パリ。玲央にとっては幼き日の記憶と、母の面影が残る特別な場所。

降り立った空港には、de la Lune家の新たな案内人・・・そして、思わぬ“心のざわめき”が待ち受けていた。

恋と契約の旅は、いま静かに“扉の向こう”へ動きはじめる。

けれど、リムジンの中で始まったのは・・・想像以上に、甘く危険な時間だった。

空港に降り立った瞬間、

「La Premièreのお客様はこちらへどうぞ」


シトロンと玲央は、笑みを絶やさぬ係員の先導で、プライベートラウンジ直結の専用ゲートを通る。

ガラス扉が開いた先には──

漆黒のリムジンが静かに待っていた。

ひときわ目を引く、漆黒のスーツを纏った若い男。

ピシッとオールバックに撫でつけた銀色の髪、端整な顔立ちを引き締める銀縁の眼鏡。

そして、驚くほど冷ややかなグレーの瞳が、ふたりを静かに見据えていた。


「……ようこそ、お帰りなさいませ。一條玲央様、そして、シトロン様」


その声は、冷たく研ぎ澄まされた刃のように完璧だった。

だが・・・そんな彼の心の中は・・・


・・・陽光に金糸がきらめく。
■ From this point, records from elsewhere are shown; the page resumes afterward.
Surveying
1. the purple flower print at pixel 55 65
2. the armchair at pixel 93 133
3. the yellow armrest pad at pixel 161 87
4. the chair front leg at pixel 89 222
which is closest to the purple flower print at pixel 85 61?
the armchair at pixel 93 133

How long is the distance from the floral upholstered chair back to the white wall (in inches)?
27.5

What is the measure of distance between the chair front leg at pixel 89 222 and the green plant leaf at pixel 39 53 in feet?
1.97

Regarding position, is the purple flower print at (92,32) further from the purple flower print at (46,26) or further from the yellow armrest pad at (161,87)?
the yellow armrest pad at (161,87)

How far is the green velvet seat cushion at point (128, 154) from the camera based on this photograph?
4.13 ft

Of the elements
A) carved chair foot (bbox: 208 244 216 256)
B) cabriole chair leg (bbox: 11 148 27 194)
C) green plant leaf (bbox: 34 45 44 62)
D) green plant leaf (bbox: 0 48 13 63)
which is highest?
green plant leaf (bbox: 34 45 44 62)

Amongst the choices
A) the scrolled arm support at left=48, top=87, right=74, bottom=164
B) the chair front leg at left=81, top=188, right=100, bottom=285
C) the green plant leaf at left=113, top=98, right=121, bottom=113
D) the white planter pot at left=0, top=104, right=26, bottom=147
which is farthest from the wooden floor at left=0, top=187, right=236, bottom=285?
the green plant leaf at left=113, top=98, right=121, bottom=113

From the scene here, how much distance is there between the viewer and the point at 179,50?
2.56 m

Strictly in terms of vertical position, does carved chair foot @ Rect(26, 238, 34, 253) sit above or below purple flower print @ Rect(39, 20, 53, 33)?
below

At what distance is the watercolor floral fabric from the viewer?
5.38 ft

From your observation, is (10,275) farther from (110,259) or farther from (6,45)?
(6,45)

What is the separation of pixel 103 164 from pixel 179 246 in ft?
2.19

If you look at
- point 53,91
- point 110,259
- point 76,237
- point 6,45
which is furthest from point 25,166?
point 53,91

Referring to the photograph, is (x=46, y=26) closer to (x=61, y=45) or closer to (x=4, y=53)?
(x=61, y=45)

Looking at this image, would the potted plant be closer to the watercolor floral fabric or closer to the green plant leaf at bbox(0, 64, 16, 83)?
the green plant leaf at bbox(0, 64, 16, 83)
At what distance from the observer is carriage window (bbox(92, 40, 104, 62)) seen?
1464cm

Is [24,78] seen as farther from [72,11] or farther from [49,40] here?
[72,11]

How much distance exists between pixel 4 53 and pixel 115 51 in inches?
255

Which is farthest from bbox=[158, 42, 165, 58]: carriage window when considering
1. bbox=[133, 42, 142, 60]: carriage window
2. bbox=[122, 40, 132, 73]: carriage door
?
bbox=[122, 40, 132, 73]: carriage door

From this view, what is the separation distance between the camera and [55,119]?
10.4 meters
まるで──まるで、

天から降りてきた、罪深き美の化身。


 (この尊いお方は.....誰?)


足音も、時の流れも、すべてが止まった気がした。

鋭く光を弾く瞳。風を纏う髪。しなやかな足取り。


(な、なにこれ……舞台じゃない……!)


この世に、こんな存在があっていいのか?

いいや、いけない。許されるわけがない。反則だ。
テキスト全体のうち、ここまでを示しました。